I’ve learnt a lesson here. I’ll need to be extremely careful before I ever think of taking on a tenant again. (This is where blogging comes into its own. It’s really helpful to keep a record of this bad experience because I sure as hell don’t want to repeat it. My mind filters out bad experiences.)

I found out yesterday that I’ll be starting my English teaching in the next week or two. I’ll be teaching an Ethiopian refugee of about fifty. He arrived in Wellington in 2009 but doesn’t speak good English and is only semi-literate, having had virtually no schooling in his home country. He clearly gets by all the same. When I was down south, I watched Dad fly his glider at the model aero club, and there was a bloke there who (according to Dad) couldn’t read. It amazed me that anybody could get by in the modern world without a reasonable level of literacy, but here he was, flying model planes, fixing cars (he worked as a mechanic) and, somehow, buying parts on the internet. Anyway, this promises to be quite a challenge for me but it’s one I certainly look forward to. This also means that I can start making travel plans.

Ethiopia. When I was five, if someone had asked me to name a poor country, I probably would have said Ethiopia. But apart from famines and wars, I know precious little about the place. Until yesterday I would have guessed that it had a coastline and a population of, I don’t know, 30 million. A pure guess. It turns out it’s the most populous landlocked country in the world with 100 million people. I’m sure I’ll find out more in the coming months.

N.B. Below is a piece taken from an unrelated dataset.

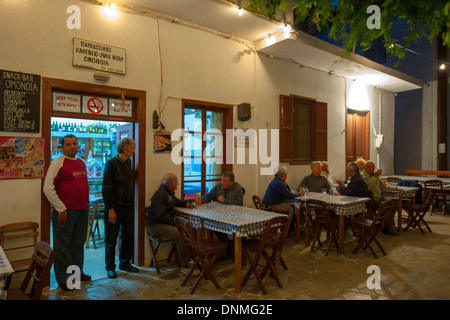 Griechenland, Insel Tilos, Hafenort Livadia, Taverne Omonia Foto Stock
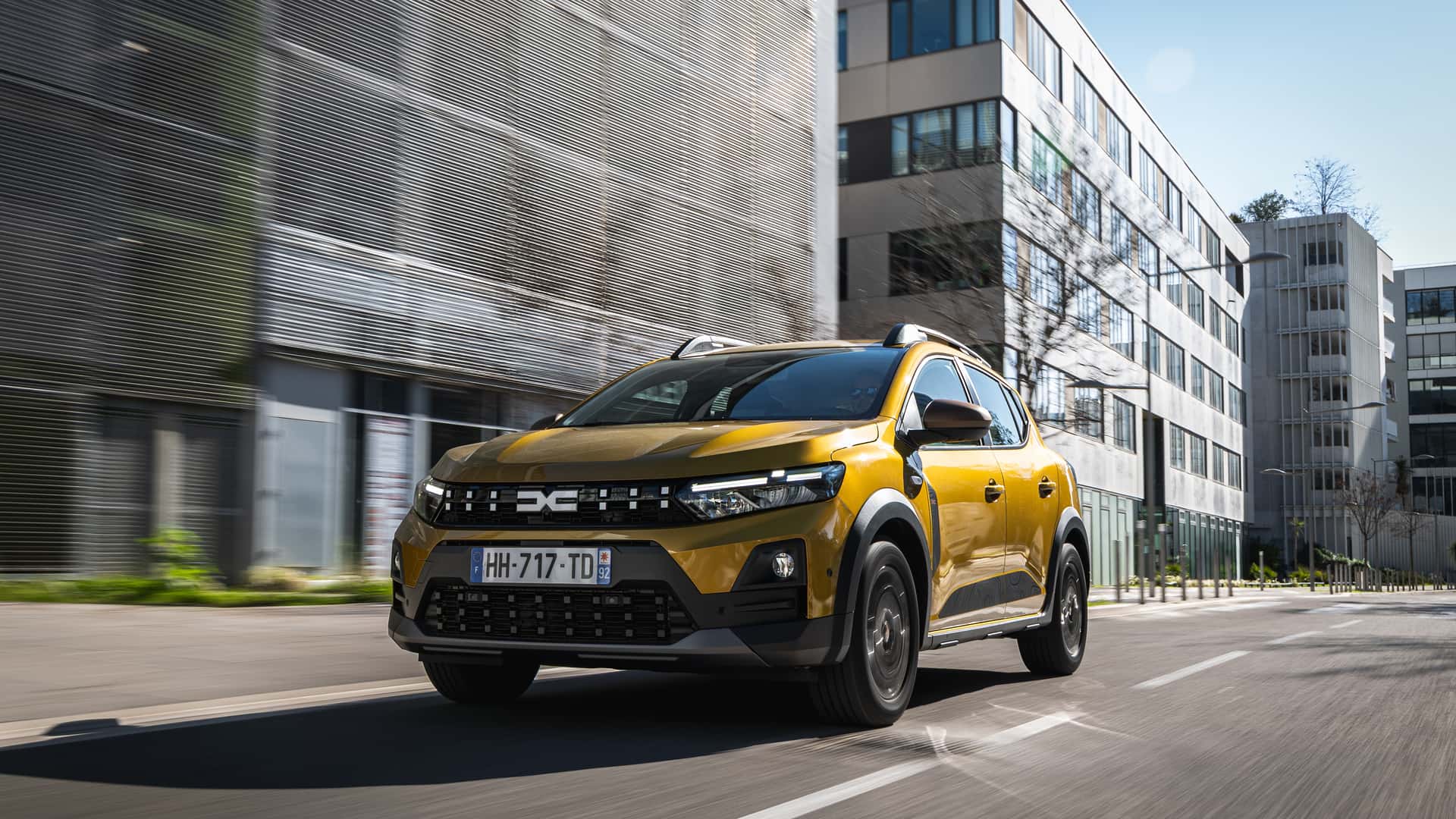 Toyota y Dacia Sandero, los claros dominadores del mercado español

The only two realistic presidential nominees on the Republican side are Donald Trump and Ted Cruz. If either of them become president, heaven help us all. Trump is a megalomaniac who says he wants to make America great again, without giving any clue as to how, other than building a wall along the entire border with Mexico and banning all Muslims from entering the country. At least he’s funny, I’ll give him that. Cruz is far more competent than Trump; he’s cold, he’s calculating, he’s evil. I met some lovely people in America last year but I really fear for that country right now, and if they do elect one of those two guys, the shock waves will spread far beyond the country’s borders.

Some more good news: zero-hours contracts have been banned here in New Zealand. The UK should follow our lead.